Backed by a $30-million first mortgage from iStar Financial Inc.,
the plan was to sell all the units to individual owners.
But on July 23, after selling only 31 condotels, the developers filed for bankruptcy—a casualty of the subprime mortgage
meltdown.
“The original thinking was that since sales were so hot and
people could readily get mortgages, the units would be sold out
in a year. That obviously didn’t happen,” says R. Scott Shuker, a
bankruptcy partner at Latham, Shuker, Eden & Beaudine LLP in
Orlando who is handling the Chapter 11 proceedings for
Orlando CityPlace. “The loan matured on April 1, and we went
through three months of negotiations with iStar to restructure
the debt, to give us more time, but at the end of the day, what
iStar wanted was to exit this loan. We reached an agreement to
file Chapter 11 consensually with them and then agreed on bid
procedures to seek the highest and best offer for the sale of the
building.”
A brokerage firm, the Plasencia Group Inc., was hired to market the project and a sale hearing was scheduled for Dec. 20,
according to Shuker. However, prior to the hearing, no qualified
bidders had been found to acquire and take over the entire project, though many expressed interest, the attorney relates. “Of
the bidders I spoke with, they simply weren’t able to secure
financing. All of them blamed the meltdown in the consumer
mortgage market, which has extended to the commercial mortgage market. They didn’t have lenders willing to lend at any reasonable terms,” Shuker says.
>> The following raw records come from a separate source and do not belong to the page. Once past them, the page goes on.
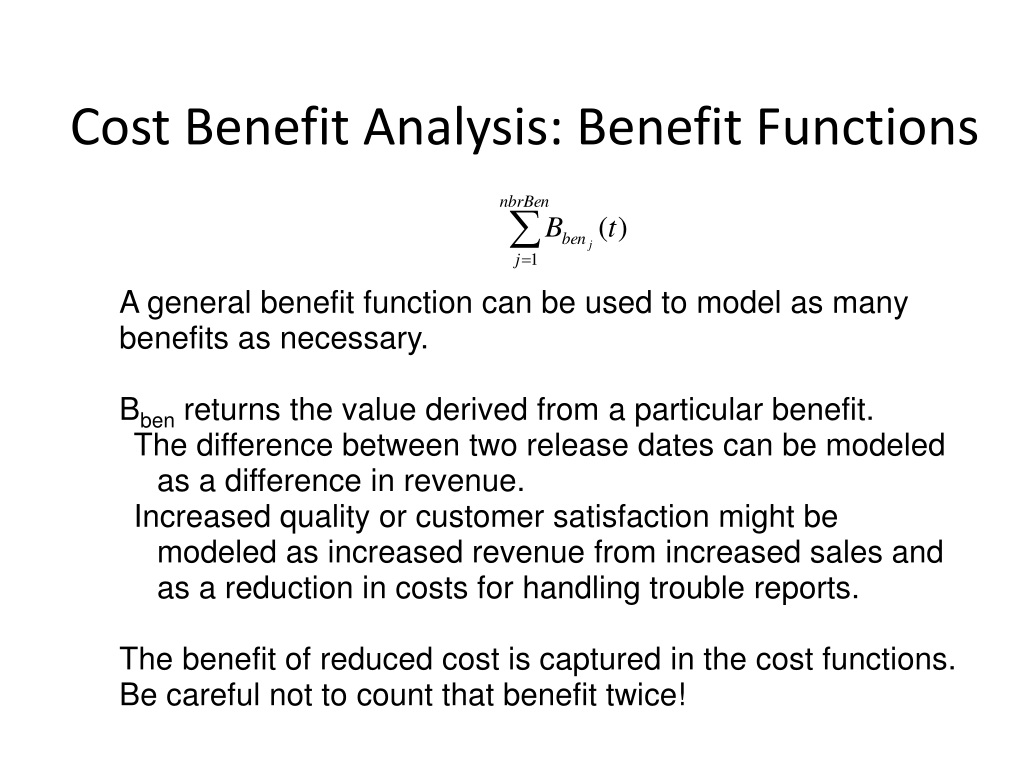 Cost Benefit Analysis: Benefit Functions

$\sum_{j=1}^{nbrBen} B_{ben_j}(t)$

A general benefit function can be used to model as many benefits as necessary.

$B_{ben}$ returns the value derived from a particular benefit.

The difference between two release dates can be modeled as a difference in revenue.

Increased quality or customer satisfaction might be modeled as increased revenue from increased sales and as a reduction in costs for handling trouble reports.

The benefit of reduced cost is captured in the cost functions. Be careful not to count that benefit twice!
The units were selling for between $165,000 and $250,000,
Shuker says. As he sees it, the project was hurt by several factors,
beginning with an oversupplied residential market. “Orlando
had been going crazy for a couple of years, and toward mid-’06 to
the beginning of ’07, that bubble started to burst and then completely flattened out. That’s what caused the original individual
sales to slow,” he relates. “Then when the subprime market crisis
hit, there was no chance of doing more sales. It also impacted a
third-party’s ability to purchase the whole project.”